The video is supposed to have been taken about five miles north of Blue Ridge, which would make it within a mile or two of my property. According to a website devoted to “true tales of the paranormal, the fortean, and the just plain weird,” Fannin County is “an absolute hotbed of Bigfoot sightings.” Fortean means pertaining to extraordinary and strange phenomenon and happenings. I had to look it up.
Well, that’s just great. As if I didn’t have enough on my plate this summer with my pending retirement, selling my Clearwater house, getting my youngest off to college, and moving to Georgia, now I have to contemplate the possibility that there may be an eight foot tall, hairy ape man on the loose.
Personally, I think the video is a fake. I think Dwight, Bubba, and Billy Joe drank a few too many PBRs and decided to film themselves running around in a gorilla costume. It’s something I’d do. Hell, it’s something I may have done, but I just don’t remember.
I find it hard to believe that a creature that big and that hairy could survive one deer hunting season in north Georgia. This is a place where they sell guns in a drugstore. People here believe in full submersion baptism and membership in the NRA. You hear the sound of gunfire in the hills all the time. Hunting season is as anticipated as the start of football season. In fact, because there are so many hunters prowling the hills, I am thinking about wearing fluorescent orange bib overalls when I’m working on my property during hunting season. I know I may look like a giant orange safety cone, but that’s better than being mistaken for a deer or a Bigfoot.
Even though I’m skeptical, I have to consider the possibility there may be Bigfoots (Bigfeet?) in the area. It’s certainly wild enough. Seventy percent of Fannin County is national forest.
If a Bigfoot does live in the area, I hope there is more than one and that the other one is female. The last thing I need is a horny eight foot tall ape man running around. I can see the headline now: Former Florida Lawyer Violated by Sasquatch in Gay Tryst. The thought of it gives new meaning to the phrase “watch your backside.” I bet the story would make the front page of the Blue Ridge News Observer and the National Enquirer. It might even make National Geographic.
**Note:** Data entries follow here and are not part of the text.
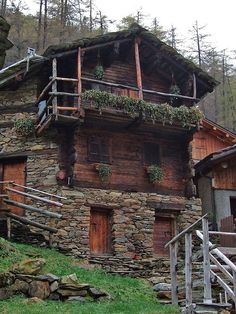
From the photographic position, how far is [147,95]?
2019cm

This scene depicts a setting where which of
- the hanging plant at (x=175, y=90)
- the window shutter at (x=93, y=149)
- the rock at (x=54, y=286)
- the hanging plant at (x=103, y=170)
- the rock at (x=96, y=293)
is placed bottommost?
the rock at (x=96, y=293)

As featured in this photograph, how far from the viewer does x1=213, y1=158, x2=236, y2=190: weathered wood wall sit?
21.1 m

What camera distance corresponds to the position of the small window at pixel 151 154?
1914cm

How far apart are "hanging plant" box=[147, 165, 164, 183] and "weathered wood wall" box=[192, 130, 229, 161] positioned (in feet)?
18.7

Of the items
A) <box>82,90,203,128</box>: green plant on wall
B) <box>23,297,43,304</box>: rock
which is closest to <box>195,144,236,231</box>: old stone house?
<box>82,90,203,128</box>: green plant on wall

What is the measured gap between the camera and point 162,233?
18766 millimetres

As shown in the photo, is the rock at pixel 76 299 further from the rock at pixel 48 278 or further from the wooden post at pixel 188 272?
the wooden post at pixel 188 272

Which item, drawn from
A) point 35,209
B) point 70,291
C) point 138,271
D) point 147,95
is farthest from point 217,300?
point 147,95

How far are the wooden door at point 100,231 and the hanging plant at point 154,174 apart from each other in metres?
2.12

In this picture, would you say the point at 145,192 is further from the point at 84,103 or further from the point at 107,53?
the point at 107,53

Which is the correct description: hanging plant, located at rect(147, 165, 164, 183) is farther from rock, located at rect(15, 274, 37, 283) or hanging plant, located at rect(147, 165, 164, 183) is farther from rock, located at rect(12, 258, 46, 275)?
rock, located at rect(15, 274, 37, 283)

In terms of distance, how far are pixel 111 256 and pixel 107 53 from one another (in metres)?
7.79

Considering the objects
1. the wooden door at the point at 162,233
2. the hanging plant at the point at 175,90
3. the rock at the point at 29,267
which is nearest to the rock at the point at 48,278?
the rock at the point at 29,267

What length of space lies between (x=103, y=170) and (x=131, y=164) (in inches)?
57.8
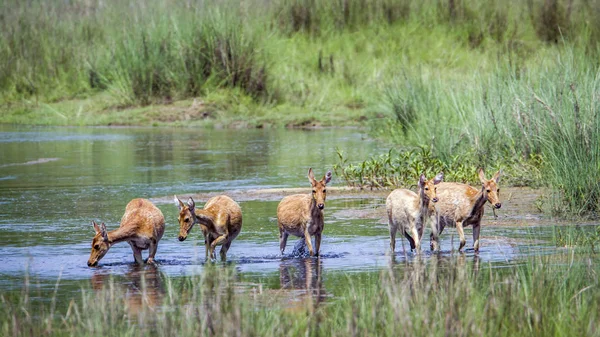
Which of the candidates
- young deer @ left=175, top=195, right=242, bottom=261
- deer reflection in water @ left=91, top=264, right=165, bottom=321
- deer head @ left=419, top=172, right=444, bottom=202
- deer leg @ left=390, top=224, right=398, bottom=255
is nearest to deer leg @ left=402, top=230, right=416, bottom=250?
deer leg @ left=390, top=224, right=398, bottom=255

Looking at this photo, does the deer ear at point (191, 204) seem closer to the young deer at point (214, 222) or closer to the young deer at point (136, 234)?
the young deer at point (214, 222)

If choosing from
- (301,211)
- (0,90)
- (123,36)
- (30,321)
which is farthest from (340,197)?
(0,90)

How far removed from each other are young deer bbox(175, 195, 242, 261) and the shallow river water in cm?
26

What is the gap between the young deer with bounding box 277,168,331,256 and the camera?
12.7 meters

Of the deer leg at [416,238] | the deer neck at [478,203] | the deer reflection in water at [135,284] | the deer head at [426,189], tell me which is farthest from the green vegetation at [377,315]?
the deer neck at [478,203]

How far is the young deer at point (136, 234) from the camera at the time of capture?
12.0 m

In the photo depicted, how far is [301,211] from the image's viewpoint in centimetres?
1303

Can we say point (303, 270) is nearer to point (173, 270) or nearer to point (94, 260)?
point (173, 270)

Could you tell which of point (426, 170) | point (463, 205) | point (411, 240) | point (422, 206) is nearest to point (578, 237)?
point (463, 205)

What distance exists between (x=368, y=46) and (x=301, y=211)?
929 inches

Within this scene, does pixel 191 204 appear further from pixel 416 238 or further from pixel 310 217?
pixel 416 238

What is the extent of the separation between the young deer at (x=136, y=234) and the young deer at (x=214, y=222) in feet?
1.01

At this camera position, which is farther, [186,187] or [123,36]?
[123,36]

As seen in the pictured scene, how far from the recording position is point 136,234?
12.3m
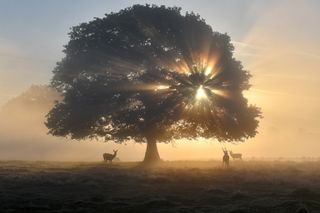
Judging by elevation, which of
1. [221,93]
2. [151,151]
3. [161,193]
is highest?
[221,93]

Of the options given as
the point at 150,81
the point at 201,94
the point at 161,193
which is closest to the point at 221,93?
the point at 201,94

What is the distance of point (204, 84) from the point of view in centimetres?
5969

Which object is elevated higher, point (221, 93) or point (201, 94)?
point (221, 93)

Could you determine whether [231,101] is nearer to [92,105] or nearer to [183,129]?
[183,129]

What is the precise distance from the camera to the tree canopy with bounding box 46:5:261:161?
58000 mm

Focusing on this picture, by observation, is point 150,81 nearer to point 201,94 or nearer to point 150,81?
point 150,81

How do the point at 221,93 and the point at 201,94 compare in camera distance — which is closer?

I’d hate to see my face on one of those newspapers you see in the checkout lanes at supermarkets, the ones that have headlines like “Ghost of Elvis Haunts Cheesecake Factory” and “Nancy Pelosi’s Lips Fall off in Tragic Accident.”
What does a Bigfoot eat? I know it’s not going through the drive-through at McDonalds. If memory serves me right, gorillas are vegetarians. Since I plan on having a large vegetable garden that means I will be creating a Bigfoot smorgasbord. Which leads to my next question: what type of scarecrow would frighten a Bigfoot? I’m thinking a life-sized cutout of Rosie O’Donnell or Hillary Clinton would do the trick.
As I said, I think it’s a hoax, and two can play that game. But I would be more creative and come up with something really frightening. A giant squirrel would be silly. A giant lizard would be seen as an advertisement for car insurance. Then it came to me—a giant naked mole rat, probably the ugliest creature in the animal kingdom. I know it would scare the hell out of me to see an eight foot long naked mole rat crawling through the woods.
The Bigfoot story got me thinking about what other strange things I have to worry about in the north Georgia hills. Sure enough, there have been sightings of UFOs in the area. The following is an account from the website for the Mutual UFO Network of Georgia:
Here’s a link to a YouTube video of a UFO sighting in north Georgia: UFO video.27 September 2009, approx. 10:18 PM, Fannin County – A small-business owner who lives south of McCaysville, GA, reports that he was standing at his kitchen sink preparing breakfast when he looked up and something in the sky caught his eye. A thin, oval- or cigar-shaped, shiny silver something” was moving across the sky. Moving to his back door and then out, he watched it and listened for any sound. Hearing none, he went back inside and grabbed a pair of binoculars. Outside, he got a good look at it, or as he put it “my first UFO.” The witness states, “isn't it funny how when something like this happens your camera isn't right beside you.”
I’m not sure why, but I do not find aliens and UFOs to be frightening. Frankly, I’m more concerned about the members of the Mutual UFO Network of Georgia. I bet they are a little on the weird side.
This can only get better. I'm waiting for the chupacabra sighting. I’ll be sure to keep you posted on the news of Bigfoot, aliens, UFOs and other fortean events from this neck of the woods.